L’oignon et le porte-avions

À cet égard, le 10 avril dernier, le jour même où le principal rival d'Erdoğan, Kemal Kılıçdaroğlu, leader de l'opposition, postait un enregistrement vidéo, depuis sa modeste cuisine, promettant de réduire le prix de l'oignon dans le pays, Recep Tayyip Erdoğan inaugurait, lui, la mise en service du premier porte-avions, qui servira principalement à emporter des drones, une première à l’échelle mondiale.
«Un débat s’est ainsi ouvert sur les priorités actuelles des électeurs turcs.

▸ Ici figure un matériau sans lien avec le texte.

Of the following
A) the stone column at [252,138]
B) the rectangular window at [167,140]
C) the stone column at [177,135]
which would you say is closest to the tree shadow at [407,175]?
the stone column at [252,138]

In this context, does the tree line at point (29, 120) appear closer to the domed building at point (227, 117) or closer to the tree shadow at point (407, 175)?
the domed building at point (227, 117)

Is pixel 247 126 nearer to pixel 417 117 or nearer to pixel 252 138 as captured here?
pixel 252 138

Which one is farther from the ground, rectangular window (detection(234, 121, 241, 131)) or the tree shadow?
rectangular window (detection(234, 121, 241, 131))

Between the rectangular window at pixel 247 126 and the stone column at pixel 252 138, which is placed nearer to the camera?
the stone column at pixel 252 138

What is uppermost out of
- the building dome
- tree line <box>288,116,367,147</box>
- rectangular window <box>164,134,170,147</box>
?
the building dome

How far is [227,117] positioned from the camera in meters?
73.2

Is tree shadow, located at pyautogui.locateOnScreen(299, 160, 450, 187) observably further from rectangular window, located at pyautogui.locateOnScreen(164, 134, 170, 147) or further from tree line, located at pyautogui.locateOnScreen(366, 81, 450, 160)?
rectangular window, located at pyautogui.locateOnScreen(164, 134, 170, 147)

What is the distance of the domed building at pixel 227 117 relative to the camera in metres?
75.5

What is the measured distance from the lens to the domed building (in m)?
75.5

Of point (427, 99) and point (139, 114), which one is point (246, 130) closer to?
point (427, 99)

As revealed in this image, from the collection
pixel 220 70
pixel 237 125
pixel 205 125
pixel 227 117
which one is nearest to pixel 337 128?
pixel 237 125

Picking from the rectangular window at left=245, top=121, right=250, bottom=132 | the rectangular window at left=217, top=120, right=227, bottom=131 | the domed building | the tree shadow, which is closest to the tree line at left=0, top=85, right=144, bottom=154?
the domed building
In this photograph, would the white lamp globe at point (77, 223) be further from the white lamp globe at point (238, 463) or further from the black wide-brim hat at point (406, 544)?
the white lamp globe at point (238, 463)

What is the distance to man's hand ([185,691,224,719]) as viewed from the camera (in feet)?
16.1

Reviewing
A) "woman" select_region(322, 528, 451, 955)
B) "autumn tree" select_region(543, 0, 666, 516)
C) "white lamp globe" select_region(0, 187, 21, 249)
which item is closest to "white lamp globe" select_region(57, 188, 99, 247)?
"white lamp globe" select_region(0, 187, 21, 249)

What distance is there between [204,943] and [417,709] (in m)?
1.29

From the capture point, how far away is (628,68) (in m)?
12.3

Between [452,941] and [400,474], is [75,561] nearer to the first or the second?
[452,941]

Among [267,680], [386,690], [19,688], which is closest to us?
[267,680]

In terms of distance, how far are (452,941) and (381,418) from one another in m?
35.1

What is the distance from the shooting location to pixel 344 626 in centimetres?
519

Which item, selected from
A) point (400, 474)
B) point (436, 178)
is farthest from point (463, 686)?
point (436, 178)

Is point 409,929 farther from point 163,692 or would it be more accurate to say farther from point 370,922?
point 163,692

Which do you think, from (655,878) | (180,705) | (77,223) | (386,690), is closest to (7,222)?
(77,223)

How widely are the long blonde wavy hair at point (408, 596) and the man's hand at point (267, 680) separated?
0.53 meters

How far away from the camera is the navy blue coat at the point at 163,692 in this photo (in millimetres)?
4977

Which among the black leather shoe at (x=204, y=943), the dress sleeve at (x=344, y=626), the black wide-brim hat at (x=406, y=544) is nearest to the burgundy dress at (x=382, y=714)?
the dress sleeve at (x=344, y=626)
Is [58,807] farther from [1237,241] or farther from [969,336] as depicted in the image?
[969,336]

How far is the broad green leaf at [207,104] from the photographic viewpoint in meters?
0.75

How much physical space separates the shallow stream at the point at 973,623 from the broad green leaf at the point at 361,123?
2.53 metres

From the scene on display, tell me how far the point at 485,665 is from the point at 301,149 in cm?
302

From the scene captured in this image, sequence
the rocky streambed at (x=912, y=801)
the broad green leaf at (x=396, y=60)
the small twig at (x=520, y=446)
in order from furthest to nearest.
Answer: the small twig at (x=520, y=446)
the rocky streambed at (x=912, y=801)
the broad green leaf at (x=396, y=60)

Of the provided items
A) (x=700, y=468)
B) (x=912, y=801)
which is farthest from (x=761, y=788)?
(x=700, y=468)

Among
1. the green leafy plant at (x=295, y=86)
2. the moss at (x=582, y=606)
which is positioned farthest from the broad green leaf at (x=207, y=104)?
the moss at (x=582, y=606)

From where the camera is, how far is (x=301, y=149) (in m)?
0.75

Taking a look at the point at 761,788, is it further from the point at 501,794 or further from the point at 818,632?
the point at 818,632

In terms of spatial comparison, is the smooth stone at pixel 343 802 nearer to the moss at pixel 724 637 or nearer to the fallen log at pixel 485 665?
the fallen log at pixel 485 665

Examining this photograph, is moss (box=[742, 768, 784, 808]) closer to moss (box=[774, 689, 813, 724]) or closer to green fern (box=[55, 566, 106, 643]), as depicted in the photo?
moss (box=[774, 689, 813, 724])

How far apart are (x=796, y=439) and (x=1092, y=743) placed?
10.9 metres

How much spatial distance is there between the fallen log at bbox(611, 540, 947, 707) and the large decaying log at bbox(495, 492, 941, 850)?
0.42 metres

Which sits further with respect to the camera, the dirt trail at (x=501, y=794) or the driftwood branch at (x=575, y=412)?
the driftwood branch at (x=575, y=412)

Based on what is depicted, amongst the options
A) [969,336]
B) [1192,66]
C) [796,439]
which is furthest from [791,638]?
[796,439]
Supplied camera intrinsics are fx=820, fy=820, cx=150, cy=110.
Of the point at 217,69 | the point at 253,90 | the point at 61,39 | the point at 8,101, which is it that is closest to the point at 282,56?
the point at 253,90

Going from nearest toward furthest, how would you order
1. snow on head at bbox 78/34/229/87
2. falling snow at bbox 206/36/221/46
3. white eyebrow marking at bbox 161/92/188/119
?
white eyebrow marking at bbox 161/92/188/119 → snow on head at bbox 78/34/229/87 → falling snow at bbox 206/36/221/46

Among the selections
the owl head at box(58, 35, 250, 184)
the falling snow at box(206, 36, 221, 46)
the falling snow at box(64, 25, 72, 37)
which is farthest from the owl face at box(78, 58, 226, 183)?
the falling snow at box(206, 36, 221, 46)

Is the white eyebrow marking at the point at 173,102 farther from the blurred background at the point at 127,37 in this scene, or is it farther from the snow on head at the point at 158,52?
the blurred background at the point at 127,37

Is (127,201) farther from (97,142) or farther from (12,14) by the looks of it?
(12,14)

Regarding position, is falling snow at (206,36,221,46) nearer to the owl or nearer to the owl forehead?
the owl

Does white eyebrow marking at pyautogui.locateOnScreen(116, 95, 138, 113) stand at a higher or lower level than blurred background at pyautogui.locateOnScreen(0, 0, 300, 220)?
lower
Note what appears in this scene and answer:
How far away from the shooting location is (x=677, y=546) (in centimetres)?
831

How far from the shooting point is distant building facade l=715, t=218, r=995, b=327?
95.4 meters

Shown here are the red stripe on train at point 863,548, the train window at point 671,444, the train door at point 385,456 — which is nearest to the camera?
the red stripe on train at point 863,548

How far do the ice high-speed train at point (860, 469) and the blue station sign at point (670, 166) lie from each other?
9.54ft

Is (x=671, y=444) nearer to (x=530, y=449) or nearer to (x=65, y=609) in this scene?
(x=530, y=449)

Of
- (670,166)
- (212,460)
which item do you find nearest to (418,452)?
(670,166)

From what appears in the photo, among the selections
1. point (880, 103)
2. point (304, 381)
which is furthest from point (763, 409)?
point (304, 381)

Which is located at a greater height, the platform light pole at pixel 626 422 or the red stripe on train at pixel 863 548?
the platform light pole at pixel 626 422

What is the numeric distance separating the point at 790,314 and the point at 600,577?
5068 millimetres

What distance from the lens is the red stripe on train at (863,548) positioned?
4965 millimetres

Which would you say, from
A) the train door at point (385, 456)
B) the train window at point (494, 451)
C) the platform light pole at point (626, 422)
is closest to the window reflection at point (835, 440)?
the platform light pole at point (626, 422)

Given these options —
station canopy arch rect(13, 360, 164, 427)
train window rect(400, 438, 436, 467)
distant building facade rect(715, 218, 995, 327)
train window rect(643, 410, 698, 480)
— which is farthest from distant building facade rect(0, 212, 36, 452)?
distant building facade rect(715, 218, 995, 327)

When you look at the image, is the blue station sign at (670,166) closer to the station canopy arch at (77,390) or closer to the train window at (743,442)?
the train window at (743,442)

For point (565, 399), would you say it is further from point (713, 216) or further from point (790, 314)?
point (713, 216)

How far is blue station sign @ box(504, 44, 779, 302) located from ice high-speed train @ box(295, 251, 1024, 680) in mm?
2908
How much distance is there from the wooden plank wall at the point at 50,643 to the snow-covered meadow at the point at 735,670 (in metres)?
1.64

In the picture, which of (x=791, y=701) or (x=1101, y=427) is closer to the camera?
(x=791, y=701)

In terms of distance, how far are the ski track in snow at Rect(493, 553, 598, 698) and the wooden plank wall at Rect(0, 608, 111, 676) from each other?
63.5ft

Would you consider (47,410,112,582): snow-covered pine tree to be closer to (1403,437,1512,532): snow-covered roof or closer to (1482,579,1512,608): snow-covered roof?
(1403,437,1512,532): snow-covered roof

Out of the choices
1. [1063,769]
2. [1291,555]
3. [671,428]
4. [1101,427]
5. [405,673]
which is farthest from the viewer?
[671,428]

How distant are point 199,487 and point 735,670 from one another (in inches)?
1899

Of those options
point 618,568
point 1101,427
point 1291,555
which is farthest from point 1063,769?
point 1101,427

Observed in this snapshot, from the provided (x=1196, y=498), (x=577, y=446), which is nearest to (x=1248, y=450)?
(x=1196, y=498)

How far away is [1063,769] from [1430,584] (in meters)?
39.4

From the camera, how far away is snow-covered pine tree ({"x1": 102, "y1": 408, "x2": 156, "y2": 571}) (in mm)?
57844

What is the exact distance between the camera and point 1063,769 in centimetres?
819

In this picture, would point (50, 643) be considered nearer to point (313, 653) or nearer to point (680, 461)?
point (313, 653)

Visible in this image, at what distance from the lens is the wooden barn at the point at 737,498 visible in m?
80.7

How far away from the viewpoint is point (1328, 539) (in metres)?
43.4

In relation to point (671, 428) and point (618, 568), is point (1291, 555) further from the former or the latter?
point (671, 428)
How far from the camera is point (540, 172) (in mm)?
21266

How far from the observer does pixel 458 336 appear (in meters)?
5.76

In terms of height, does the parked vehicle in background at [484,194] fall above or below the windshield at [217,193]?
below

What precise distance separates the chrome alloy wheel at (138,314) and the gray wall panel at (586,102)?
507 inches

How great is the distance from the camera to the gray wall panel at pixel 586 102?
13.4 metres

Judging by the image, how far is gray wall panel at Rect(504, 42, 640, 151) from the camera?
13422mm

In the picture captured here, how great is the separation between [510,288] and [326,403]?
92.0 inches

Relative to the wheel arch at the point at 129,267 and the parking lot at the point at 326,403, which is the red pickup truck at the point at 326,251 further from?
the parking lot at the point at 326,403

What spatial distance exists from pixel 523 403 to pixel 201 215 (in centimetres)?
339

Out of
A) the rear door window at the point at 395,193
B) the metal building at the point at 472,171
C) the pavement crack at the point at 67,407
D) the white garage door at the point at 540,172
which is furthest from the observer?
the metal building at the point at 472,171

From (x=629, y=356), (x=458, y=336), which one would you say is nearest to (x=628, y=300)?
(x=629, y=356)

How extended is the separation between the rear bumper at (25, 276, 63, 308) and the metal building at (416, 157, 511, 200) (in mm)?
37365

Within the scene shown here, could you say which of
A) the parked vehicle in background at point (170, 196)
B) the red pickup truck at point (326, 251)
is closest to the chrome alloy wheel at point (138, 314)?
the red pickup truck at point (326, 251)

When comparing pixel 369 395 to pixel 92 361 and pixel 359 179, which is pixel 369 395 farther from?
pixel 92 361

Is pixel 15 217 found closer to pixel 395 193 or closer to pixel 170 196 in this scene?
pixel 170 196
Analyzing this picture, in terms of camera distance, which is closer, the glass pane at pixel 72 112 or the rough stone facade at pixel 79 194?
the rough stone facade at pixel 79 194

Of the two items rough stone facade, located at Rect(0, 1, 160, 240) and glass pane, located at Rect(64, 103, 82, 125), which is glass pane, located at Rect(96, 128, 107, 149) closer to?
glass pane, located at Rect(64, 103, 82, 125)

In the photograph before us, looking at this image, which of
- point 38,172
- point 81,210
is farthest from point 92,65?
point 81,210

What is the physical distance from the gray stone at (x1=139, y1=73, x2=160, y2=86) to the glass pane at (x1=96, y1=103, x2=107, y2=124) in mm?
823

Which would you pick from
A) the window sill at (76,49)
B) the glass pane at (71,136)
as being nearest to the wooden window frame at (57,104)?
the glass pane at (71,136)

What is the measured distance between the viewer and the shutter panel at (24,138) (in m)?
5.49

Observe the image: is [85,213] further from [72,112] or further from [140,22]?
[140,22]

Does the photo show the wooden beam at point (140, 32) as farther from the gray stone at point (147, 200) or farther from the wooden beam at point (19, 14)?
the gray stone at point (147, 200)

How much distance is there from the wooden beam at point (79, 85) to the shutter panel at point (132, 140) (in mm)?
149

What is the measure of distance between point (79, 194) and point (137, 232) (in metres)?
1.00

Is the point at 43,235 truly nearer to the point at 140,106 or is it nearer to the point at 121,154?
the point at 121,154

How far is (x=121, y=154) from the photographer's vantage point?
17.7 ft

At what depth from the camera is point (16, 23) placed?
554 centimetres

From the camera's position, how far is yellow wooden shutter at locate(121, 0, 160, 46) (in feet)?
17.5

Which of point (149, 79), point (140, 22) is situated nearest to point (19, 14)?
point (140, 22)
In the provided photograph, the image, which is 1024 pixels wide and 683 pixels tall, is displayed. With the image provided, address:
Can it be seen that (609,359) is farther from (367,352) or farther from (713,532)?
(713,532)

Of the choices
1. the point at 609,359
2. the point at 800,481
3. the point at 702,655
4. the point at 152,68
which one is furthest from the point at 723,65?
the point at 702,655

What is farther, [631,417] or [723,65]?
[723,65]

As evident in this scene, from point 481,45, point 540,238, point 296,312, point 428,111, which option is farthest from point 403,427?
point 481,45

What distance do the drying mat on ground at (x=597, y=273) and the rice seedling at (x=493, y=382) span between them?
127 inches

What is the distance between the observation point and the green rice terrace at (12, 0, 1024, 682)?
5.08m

Alors que la campagne électorale d'Erdoğan est principalement basée sur de grands projets nationaux, les candidats de l'opposition se concentrent sur les questions de la vie quotidienne et la situation économique difficile à laquelle les citoyens sont confrontés, en particulier en ce qui concerne l'inflation, qui a atteint des niveaux inégalés», observe le think tank.
D’un côté donc, Erdoğan promet de poursuivre les grands projets nationaux et stratégiques, en particulier ceux liés aux infrastructures, à l'industrie de la défense, etc., de l’autre, les dirigeants de l'opposition promettent de réduire les prix des produits de base et de ne plus vendre de biens immobiliers aux étrangers, afin de faire baisser leurs prix et de les rendre abordables pour les citoyens turcs.

 

L'opposition critique donc beaucoup, mais n'a pas présenté jusqu’ici sa vision économique, ce qui suscite aussi la méfiance des électeurs.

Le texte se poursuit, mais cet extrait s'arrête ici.